This phenomenon lies at the heart of arguably the greatest source of disruption confronting banks today: fintech — financial technology. “Fintech is the real game-changer,” says Dr Robert Webb, an associate professor of banking at Nottingham University Business School and the author of Economics Express: Financial Markets and Institutions. “In the past banking was about reputation, bricks and mortar. It was about having a recognisable name and a branch network. Thanks to fintech, all of that is disappearing. I’ve been working in this field for a quarter of a century, and this is the first time I’ve felt the whole picture is going to change very substantially and very rapidly.”
Evidence of this change is not hard to find.

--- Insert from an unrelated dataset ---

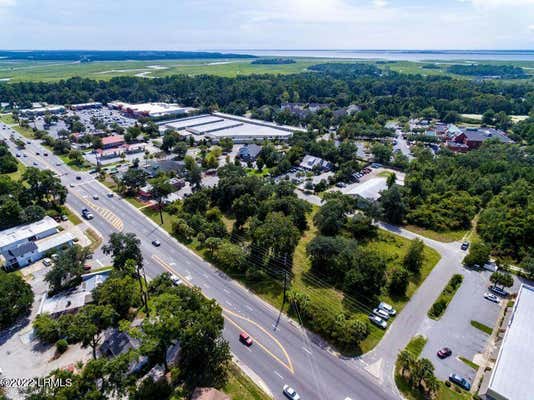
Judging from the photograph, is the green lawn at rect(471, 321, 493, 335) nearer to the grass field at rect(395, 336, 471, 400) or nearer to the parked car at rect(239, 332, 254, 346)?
the grass field at rect(395, 336, 471, 400)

The loans industry in particular has become a fintech poster child, with digital platforms meeting the needs of the “underserved” and the “unbanked” — those unable to satisfy conventional banks’ lending criteria — by delivering a process that is paperless, personalised and completely data-driven.

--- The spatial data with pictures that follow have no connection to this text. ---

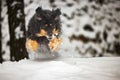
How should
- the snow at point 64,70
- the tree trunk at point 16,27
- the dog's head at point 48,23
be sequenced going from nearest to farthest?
the snow at point 64,70
the dog's head at point 48,23
the tree trunk at point 16,27

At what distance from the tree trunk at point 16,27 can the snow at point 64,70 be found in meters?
0.42

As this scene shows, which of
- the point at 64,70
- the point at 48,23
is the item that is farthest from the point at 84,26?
the point at 64,70

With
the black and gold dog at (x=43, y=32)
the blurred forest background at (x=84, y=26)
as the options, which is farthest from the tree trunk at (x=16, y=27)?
the black and gold dog at (x=43, y=32)

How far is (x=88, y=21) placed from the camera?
3.16m

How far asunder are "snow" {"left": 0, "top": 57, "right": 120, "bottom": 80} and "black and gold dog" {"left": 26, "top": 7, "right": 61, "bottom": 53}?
15cm

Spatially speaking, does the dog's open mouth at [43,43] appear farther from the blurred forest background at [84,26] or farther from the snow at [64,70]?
the blurred forest background at [84,26]

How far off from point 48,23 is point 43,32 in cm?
10

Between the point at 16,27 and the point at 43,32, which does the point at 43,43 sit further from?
the point at 16,27

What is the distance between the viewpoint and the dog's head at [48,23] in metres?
2.49

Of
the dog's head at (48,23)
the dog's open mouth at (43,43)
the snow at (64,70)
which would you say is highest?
the dog's head at (48,23)

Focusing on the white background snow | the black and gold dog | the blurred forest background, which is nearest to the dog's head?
the black and gold dog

A torrent of innovation is redefining the likes of fundraising, payments, transfers and insurance, and the notion of consumer choice is more often than not key.
It is certainly at the core of Open Banking, yet for many critics the inference that a multi-million-pound inquiry had culminated in the endorsing of some fancy new apps provoked derision. A Which? survey’s subsequent revelation that 92% of Britons had not even heard of Open Banking just months before its launch further fuelled claims that the CMA had produced a damp squib.
Such pessimism underestimates the sheer power of big data. As an article in leading tech magazine Wired pointed out, Travis Kalanick needed only maps and location data to invent Uber; Mark Zuckerberg needed only names, ages and universities to invent Facebook. What might a cutting-edge financial start-up company — or, for that matter, the likes of Amazon and Google — be able to achieve if presented with a detailed record of a person’s spending, borrowing and shopping?
Historically, customers have chosen a bank more or less at random and stuck with it through thick and thin. Research has shown that this inertia usually stems not from loyalty or satisfaction but from apathy, concern about the difficulty of changing standing orders and direct debits and a belief that there are no conspicuously superior alternatives to be found. Even cash incentives failed to prevent the number of account switchers hitting a new low — fewer than 60,000 in a month — late last year.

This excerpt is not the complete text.